Copy the data verbatim, starting at the line containing "Considering the stone" and continuing through the final line of the data, both included.

+ + + + +

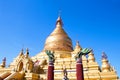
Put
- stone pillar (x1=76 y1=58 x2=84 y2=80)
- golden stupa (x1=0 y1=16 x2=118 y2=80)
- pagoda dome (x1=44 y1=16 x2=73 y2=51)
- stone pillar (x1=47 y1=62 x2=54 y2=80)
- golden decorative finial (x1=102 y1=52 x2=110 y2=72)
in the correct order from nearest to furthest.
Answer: stone pillar (x1=76 y1=58 x2=84 y2=80), stone pillar (x1=47 y1=62 x2=54 y2=80), golden stupa (x1=0 y1=16 x2=118 y2=80), golden decorative finial (x1=102 y1=52 x2=110 y2=72), pagoda dome (x1=44 y1=16 x2=73 y2=51)

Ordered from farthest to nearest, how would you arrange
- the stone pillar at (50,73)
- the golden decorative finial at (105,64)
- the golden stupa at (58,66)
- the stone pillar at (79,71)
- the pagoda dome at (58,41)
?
the pagoda dome at (58,41)
the golden decorative finial at (105,64)
the golden stupa at (58,66)
the stone pillar at (50,73)
the stone pillar at (79,71)

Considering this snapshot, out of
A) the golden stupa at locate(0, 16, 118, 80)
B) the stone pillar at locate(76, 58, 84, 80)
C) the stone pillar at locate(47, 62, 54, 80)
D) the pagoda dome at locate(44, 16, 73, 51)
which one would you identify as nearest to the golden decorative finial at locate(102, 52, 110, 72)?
the golden stupa at locate(0, 16, 118, 80)

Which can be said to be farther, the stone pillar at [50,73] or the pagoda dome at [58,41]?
the pagoda dome at [58,41]

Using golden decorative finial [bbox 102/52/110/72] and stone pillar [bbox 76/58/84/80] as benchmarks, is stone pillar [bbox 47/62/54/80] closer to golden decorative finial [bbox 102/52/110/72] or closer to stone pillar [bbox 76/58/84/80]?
stone pillar [bbox 76/58/84/80]

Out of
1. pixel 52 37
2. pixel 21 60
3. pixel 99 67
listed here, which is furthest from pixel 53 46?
pixel 99 67

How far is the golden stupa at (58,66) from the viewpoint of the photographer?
24.8 m

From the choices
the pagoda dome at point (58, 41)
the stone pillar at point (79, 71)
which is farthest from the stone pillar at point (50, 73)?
the pagoda dome at point (58, 41)

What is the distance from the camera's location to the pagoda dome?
125 ft

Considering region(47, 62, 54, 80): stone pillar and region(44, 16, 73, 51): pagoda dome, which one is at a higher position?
region(44, 16, 73, 51): pagoda dome

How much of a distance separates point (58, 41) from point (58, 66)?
10.2 m

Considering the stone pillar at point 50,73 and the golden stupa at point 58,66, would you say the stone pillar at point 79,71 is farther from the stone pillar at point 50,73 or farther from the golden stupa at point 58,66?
the golden stupa at point 58,66

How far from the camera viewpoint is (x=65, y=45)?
38969 mm

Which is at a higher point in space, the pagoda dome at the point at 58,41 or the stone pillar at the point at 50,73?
the pagoda dome at the point at 58,41

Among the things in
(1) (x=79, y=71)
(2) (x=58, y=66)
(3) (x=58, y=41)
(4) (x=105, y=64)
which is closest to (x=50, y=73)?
(1) (x=79, y=71)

+ + + + +

ANSWER FOR THE TASK.
Considering the stone pillar at point 50,73 and the golden stupa at point 58,66, would you say the stone pillar at point 79,71 is farther from the stone pillar at point 50,73 or farther from the golden stupa at point 58,66?
the golden stupa at point 58,66

How far from the camera viewpoint is (x=65, y=45)?
38969 mm

Which is at a higher point in space, the pagoda dome at the point at 58,41 or the stone pillar at the point at 50,73?
the pagoda dome at the point at 58,41

Among the things in
(1) (x=79, y=71)
(2) (x=58, y=66)
(3) (x=58, y=41)
(4) (x=105, y=64)
which is closest to (x=50, y=73)?
(1) (x=79, y=71)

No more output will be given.